Emociones todas

La mayoría de nosotros nos hemos enfadado por algo en las últimas 24 horas. Es un estado que generalmente no nos gusta. Tendemos a pensar en el enfado como una emoción salvaje, negativa.

Existen multitud de buenas y civilizadas razones para evitarlo. No solo nos hace sentir mal, sino que provoca que nos comportemos como imbéciles, sin darnos cuenta de lo auto-destructivo que resulta.

Como resultado de esto, hacemos todo lo posible para no enfadarnos u ocultar que lo estamos. Pensamos que nuestro enfado es algo vergonzoso, que no debemos mostrar, al menos en público.

La realidad es que cuando nos referimos al enfado, a la rabia, la mayoría de nosotros nos estamos refiriendo a algo que percibimos como incontrolado, que se “derrama” hacia todos lados y que termina haciéndonos daño, tanto a nosotros como a los demás que nos rodean. En psicología esto forma parte de lo que se denomina “descontrol emocional” y requiere de la intervención de un profesional para manejarlo, si se termina convirtiendo en un patrón de comportamiento.

Pero distintas investigaciones nos sugieren que enfadarse también tiene su lado positivo. Como todas las emociones, tiene sus propósitos, que pueden resultar enormemente beneficiosos para nuestro desarrollo personal.

La rabia (o el enfado) son motivantes si la convertimos en energía positiva. En un estudio reciente se encontró que cuando percibimos que algo puede ser beneficioso para nosotros, “apretar los dientes” para conseguirlo, incluso enfadándonos de forma constructiva, nos hace sentir más capaces y nos da una energía extra que no conseguiríamos de otra forma.

Los “rabisquitas” son más optimistas. Puede que suene extraño, pero lo cierto es que aquellos que son más propensos a enfadarse suelen también tener una mejor visión del futuro. En un estudio con personas que vivieron el 11S, se comprobó que los que experimentaron mas rabia eran, sin embargo, los que esperaban un futuro mejor.

El enfado puede beneficiar las relaciones. Si, aunque parezca mentira, enfadarse es la forma natural de comunicar que algo no nos gusta. Si este enfado es constructivo, establece una dinámica emocional que puede resultar muy beneficiosa en una relación.

Enfadarnos reduce la violencia. Aunque resulte paradójico, expresar enérgicamente nuestra disconformidad con algo que no nos gusta o nos parece injusto, puede conseguir que aquellos con capacidad de cambiarlo, consideren hacerlo.

Esto es lo maravilloso de la condición humana.
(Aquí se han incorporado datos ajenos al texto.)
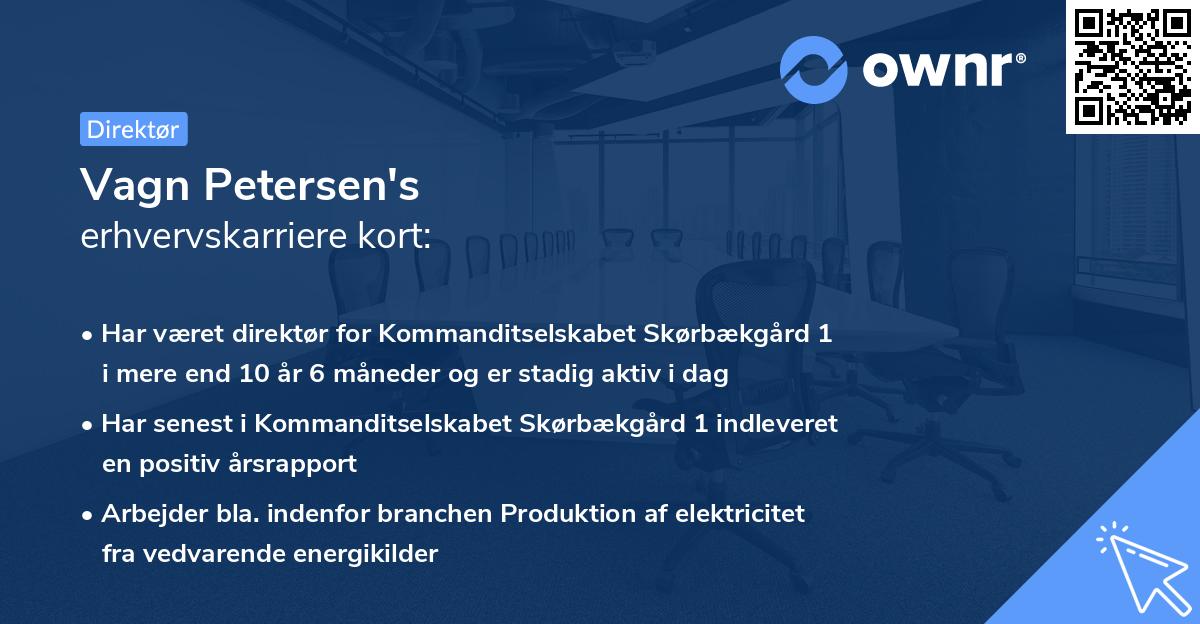 ownr®

Direktør

Vagn Petersen's
erhvervskarriere kort:

• Har været direktør for Kommanditselskabet Skørbækgård 1 i mere end 10 år 6 måneder og er stadig aktiv i dag

• Har senest i Kommanditselskabet Skørbækgård 1 indleveret en positiv årsrapport

• Arbejder bla. indenfor branchen Produktion af elektricitet fra vedvarende energikilder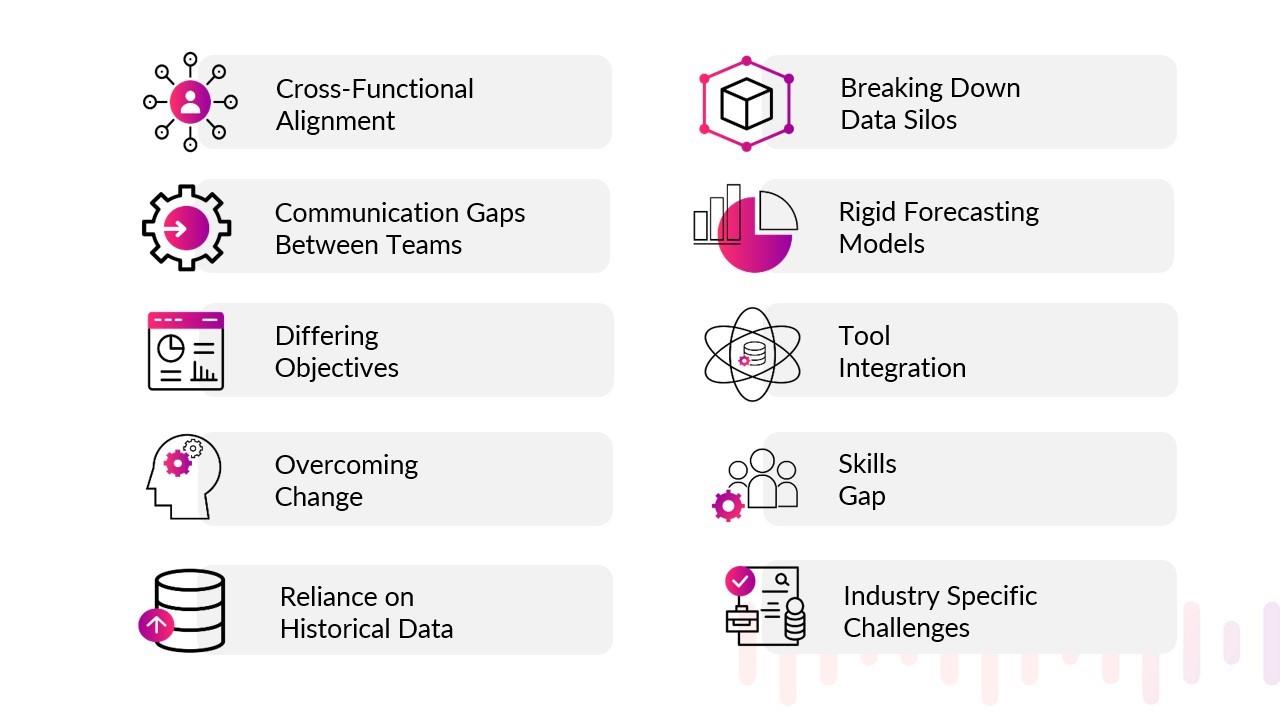 Cross-Functional Alignment

Communication Gaps Between Teams

Differing Objectives

Overcoming Change

Reliance on Historical Data

Breaking Down Data Silos

Rigid Forecasting Models

Tool Integration

Skills Gap

Industry Specific Challenges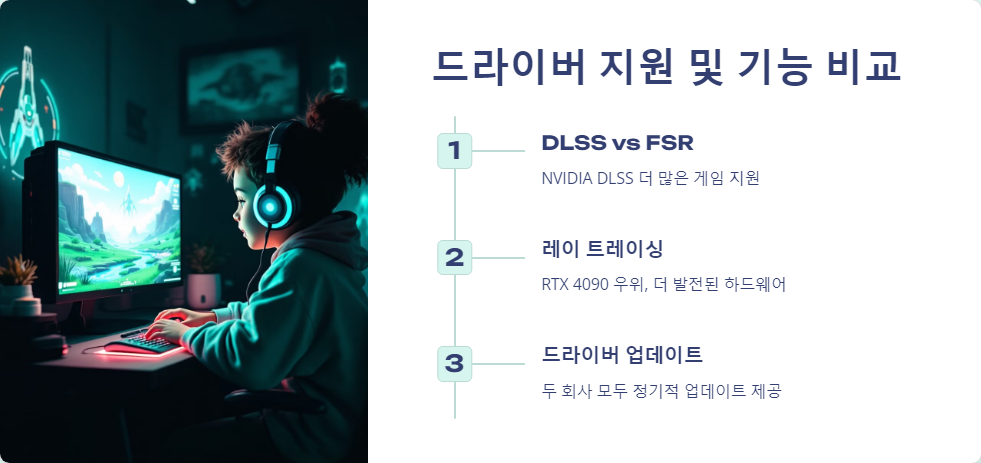 드라이버 지원 및 기능 비교

1

DLSS vs FSR

NVIDIA DLSS 더 많은 게임 지원

2

레이 트레이싱

RTX 4090 우위, 더 발전된 하드웨어

3

드라이버 업데이트

두 회사 모두 정기적 업데이트 제공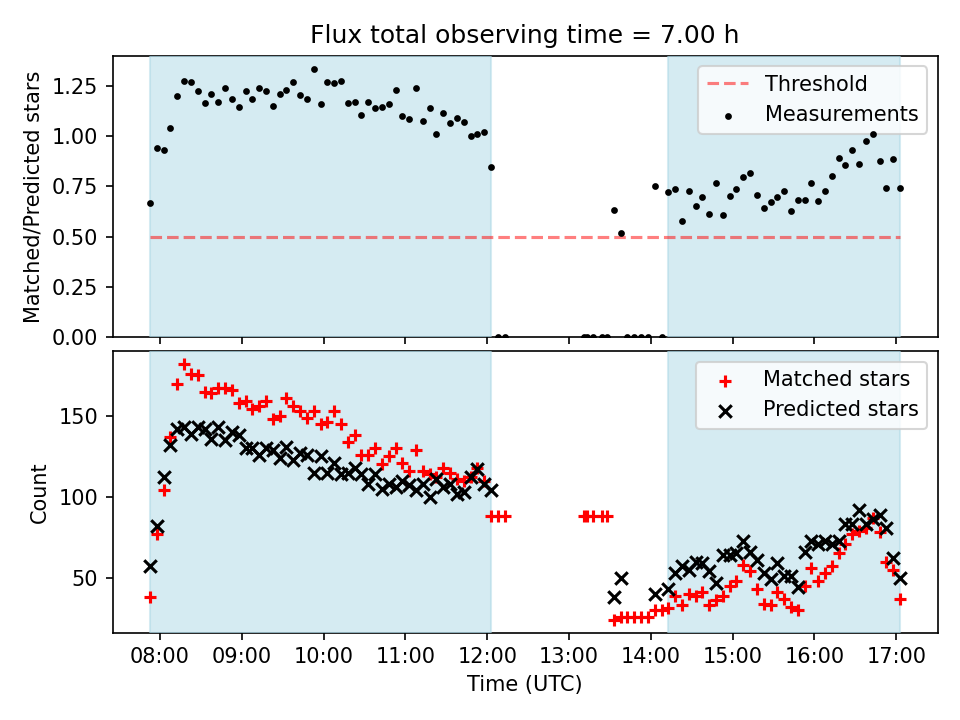 Flux total observing time = 7.00 h

Matched/Predicted stars

1.25
1.00
0.75
0.50
0.25
0.00

Threshold
Measurements

Count

150
100
50

Matched stars
Predicted stars

08:00 09:00 10:00 11:00 12:00 13:00 14:00 15:00 16:00 17:00

Time (UTC)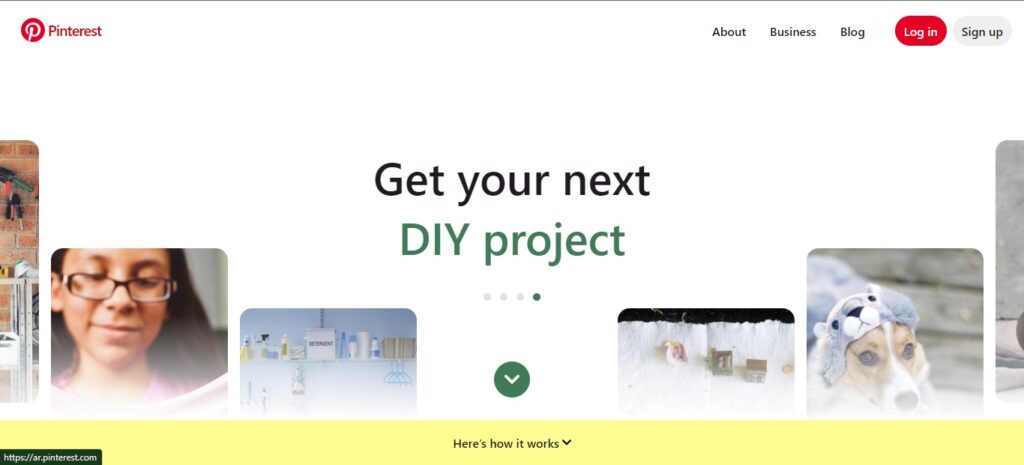 Pinterest

About Business Blog Log in Sign up

Get your next
DIY project

DETERGENT

Here's how it works

https://ar.pinterest.com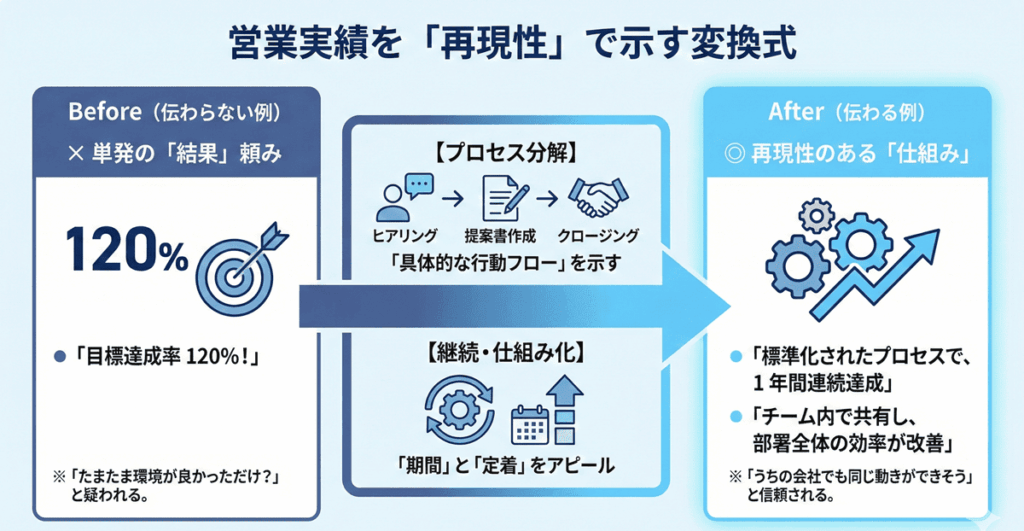 営業実績を「再現性」で示す変換式

Before（伝わらない例）
× 単発の「結果」頼み

120%

● 「目標達成率 120%！」

※「たまたま環境が良かっただけ？」と疑われる。

【プロセス分解】
ヒアリング → 提案書作成 → クロージング
「具体的な行動フロー」を示す

【継続・仕組み化】
「期間」と「定着」をアピール

After（伝わる例）
◎ 再現性のある「仕組み」

● 「標準化されたプロセスで、1年間連続達成」
● 「チーム内で共有し、部署全体の効率が改善」

※「うちの会社でも同じ動きができそう」と信頼される。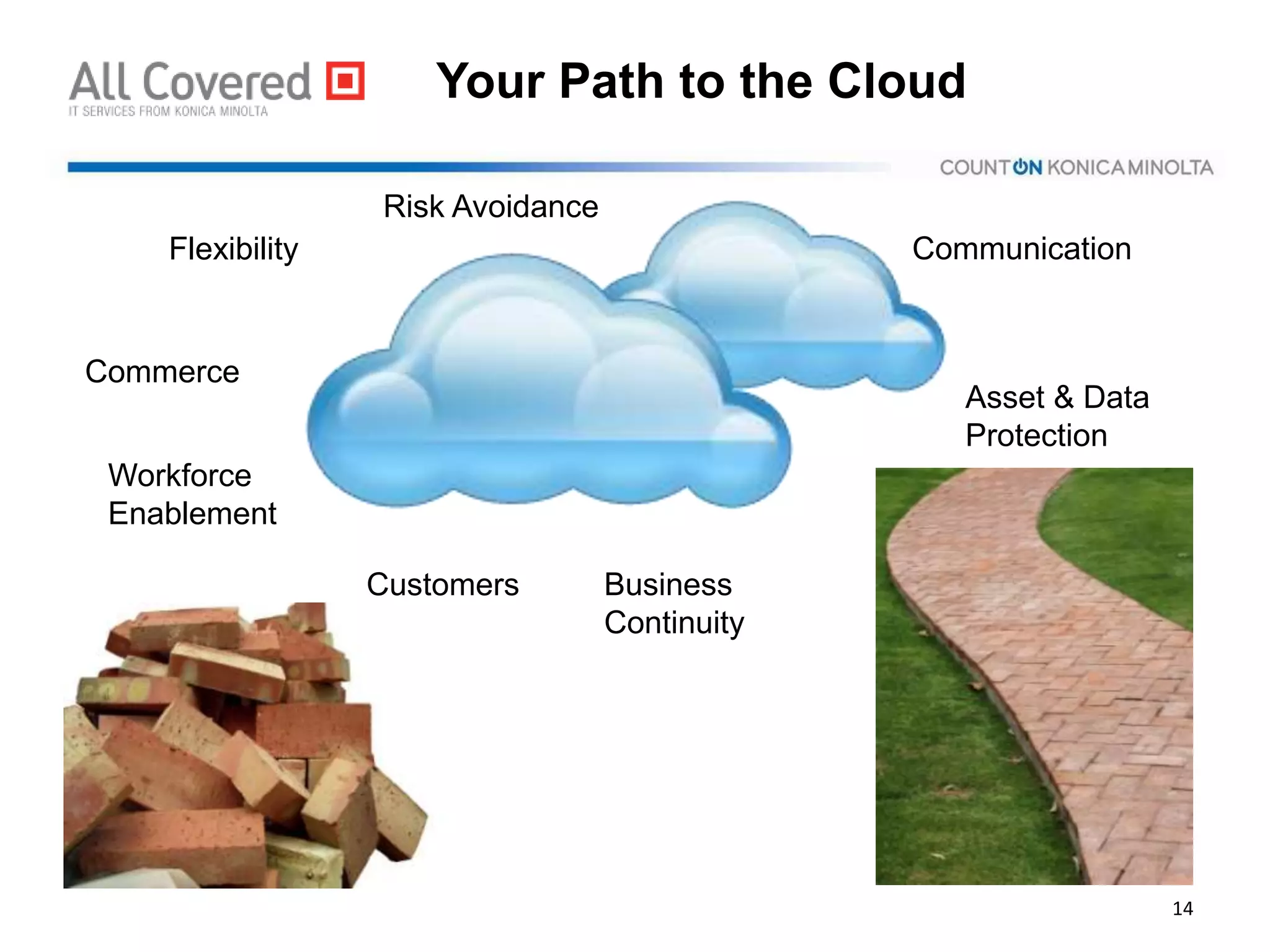 All Covered
IT SERVICES FROM KONICA MINOLTA

Your Path to the Cloud

COUNT ON KONICA MINOLTA

Risk Avoidance

Flexibility

Communication

Commerce

Asset & Data Protection

Workforce Enablement

Customers

Business Continuity

14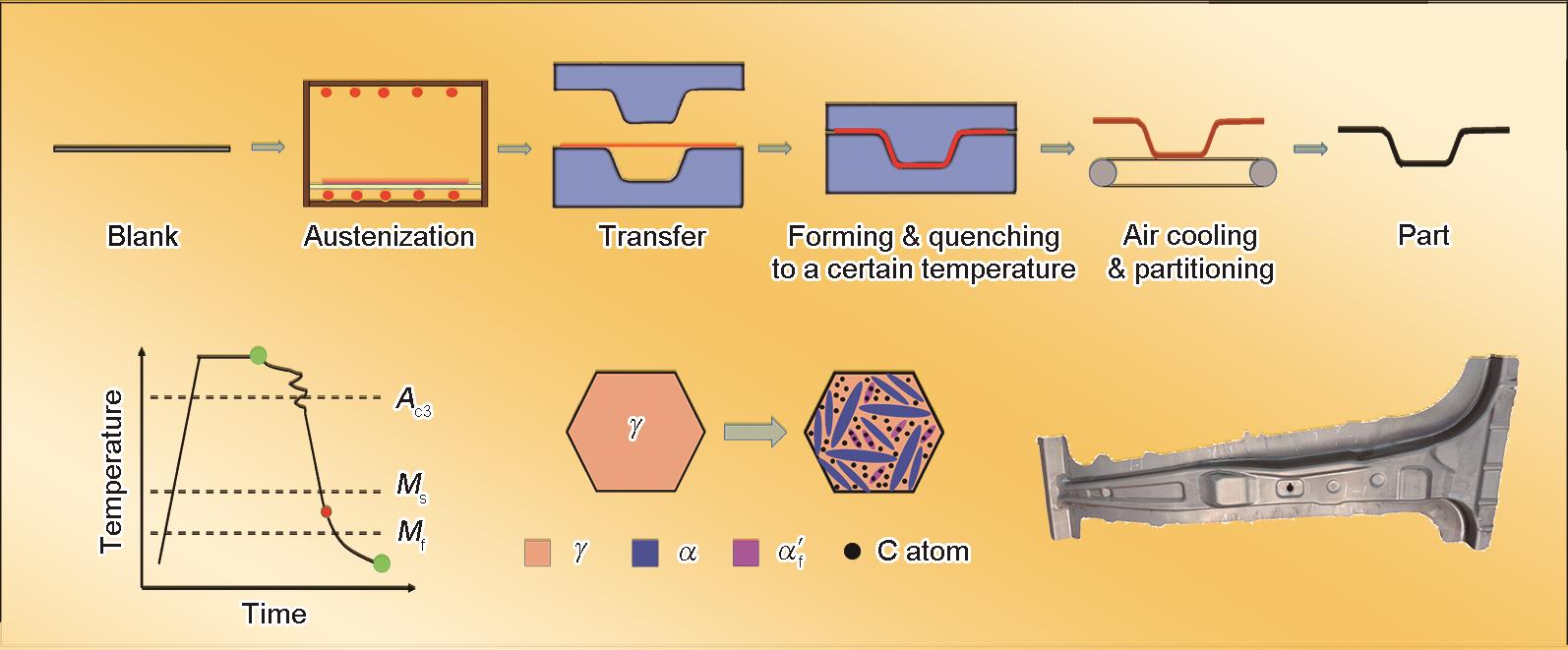 Blank

Austenization

Transfer

Forming & quenching to a certain temperature

Air cooling & partitioning

Part

Temperature

Time

$A_{c3}$

$M_s$

$M_f$

$\gamma$

$\gamma$ $\alpha$ $\alpha'_f$ C atom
Estar contento no siempre es bueno y estar enfadado no siempre es malo. Y, a menudo, enfadarnos consigue que nos motivemos para actuar, para cambiar.

Es por esto que la clave de nuestra propuesta de hoy en este espacio de psicología para entendernos, la tenemos en la cita que la presenta. Las emociones, están ahí por algo. Nos hacen ser conscientes de como nos sentimos. Pero solamente eso. Si algunas de ellas, como la rabia o la ira, que están diseñadas para mostrar nuestro desacuerdo -hacia algo que nos parece injusto, por ejemplo-, se queda con nosotros, se produce el efecto contrario: nos contamina y consigue que su fuerza para actuar se quede en nada. Y frecuentemente, termine dañando nuestra visión del mundo y de las personas.